In March, a federal district appeals court in Florida overturned two previous dismissals of a data breach class action suit against health care insurer AvMed. AvMed allowed unauthorized access to 1.2 million personal records. In overturning the prior court rulings, both based upon the Clapper precedent, the appeals court determined that insurance premiums to AvMed were paid with an expectation that the firm was taking sufficient measures to protect their data. The court said AvMed had “unfairly enriched” itself at the expense of the plaintiffs when it did not take the precautions necessary to protect the data, thus giving the plaintiffs the necessary standing. Upon learning the case would proceed to court, AvMed sought a settlement, which was approved at $3 million on March 18.
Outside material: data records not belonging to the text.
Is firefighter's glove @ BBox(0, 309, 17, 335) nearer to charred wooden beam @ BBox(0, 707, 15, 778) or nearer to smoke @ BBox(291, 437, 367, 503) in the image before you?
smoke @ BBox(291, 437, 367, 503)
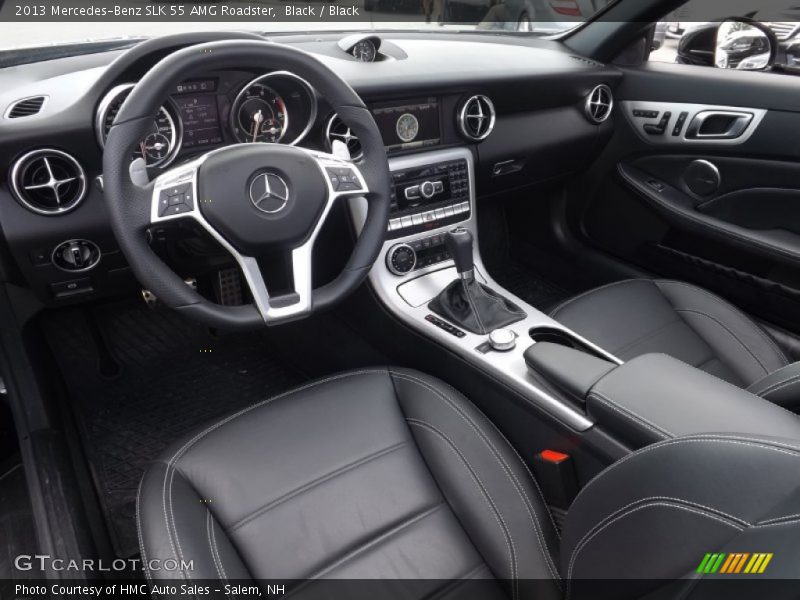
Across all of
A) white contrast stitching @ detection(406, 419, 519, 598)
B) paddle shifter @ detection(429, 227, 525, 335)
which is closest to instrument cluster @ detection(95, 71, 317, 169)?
paddle shifter @ detection(429, 227, 525, 335)

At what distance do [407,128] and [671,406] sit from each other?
1068 mm

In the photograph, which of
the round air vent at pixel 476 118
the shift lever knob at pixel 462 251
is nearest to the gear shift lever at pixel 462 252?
the shift lever knob at pixel 462 251

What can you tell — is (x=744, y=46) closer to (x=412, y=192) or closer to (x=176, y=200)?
(x=412, y=192)

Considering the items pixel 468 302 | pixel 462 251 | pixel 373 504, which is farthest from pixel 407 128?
pixel 373 504

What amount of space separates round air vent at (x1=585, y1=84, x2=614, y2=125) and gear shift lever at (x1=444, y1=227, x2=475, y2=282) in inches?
32.9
This ruling seriously challenged the get-out-of-jail-free card that Clapper had been providing data breach lawsuits up to this time. After all, when is personal information ever exchanged with an institution wherein the individual is not, in part, paying for the expectation that the recipient organization is adequately protecting their personal information? If I’m a class action lawyer going after Target, I am suddenly feeling a little more confident about my clients’ case.
The day after the AvMed announcement, a Los Angeles County Superior Court judge approved a $4.1 million settlement by Stanford Hospital and Clinics to approximately 20,000 plaintiffs. This settlement stemmed from the improper posting of emergency room visit details to the organization’s website. Other than the loss of the expectation of privacy, no actual damages were proven.
Despite the predictions that the Target class action data breach suits will suffer a quick death, I am not convinced. Obviously, the public feels the violation of privacy and increasing risk of identity theft is worthy of compensation. Why else would firms settle so quickly once their cases are allowed to proceed? They realize the jury would be much harder on them.
The AvMed ruling changed the conversation. If part of what I am buying when I do business with someone is the expectation they will protect the data I share with them, they “unfairly enrich” themselves when they avoid the expense of meeting that obligation. The “actual damages” are that I have been defrauded.
So, while the fate of the Target class action data breach case is unknown, there are some things we can predict:
- The plaintiffs will put a strong and persistent battle. The AvMed case was overturned after two lower courts tossed it out. With the AvMed and Stanford cases now in hand, and with so much more at stake, the Target case will go as high as it is allowed to go – all the way to the Supreme Court, if necessary.
- We also know that Target is fighting for its life. Its future is already in jeopardy and if the suit turns against them, it is that much bleaker.
- The conversation has changed or at least it is changing. It is no longer about demonstrating damages, it is about whether companies are defrauding customers by not providing the security they paid for and expect in the business transaction.
Frankly, I would like to see the Supreme Court hear this case. Legislators and regulators have not effectively confronted the problem. A strong new precedent that recognizes the obligation to protect personal information may raise the stakes high enough that meaningful data protection will result. The consequences of data breaches are nearing the point where they can no longer be tolerated. Data breaches can still be largely attributed to lax or inept data protection practices. Obviously, the pain has not been high enough to prevent those practices from changing.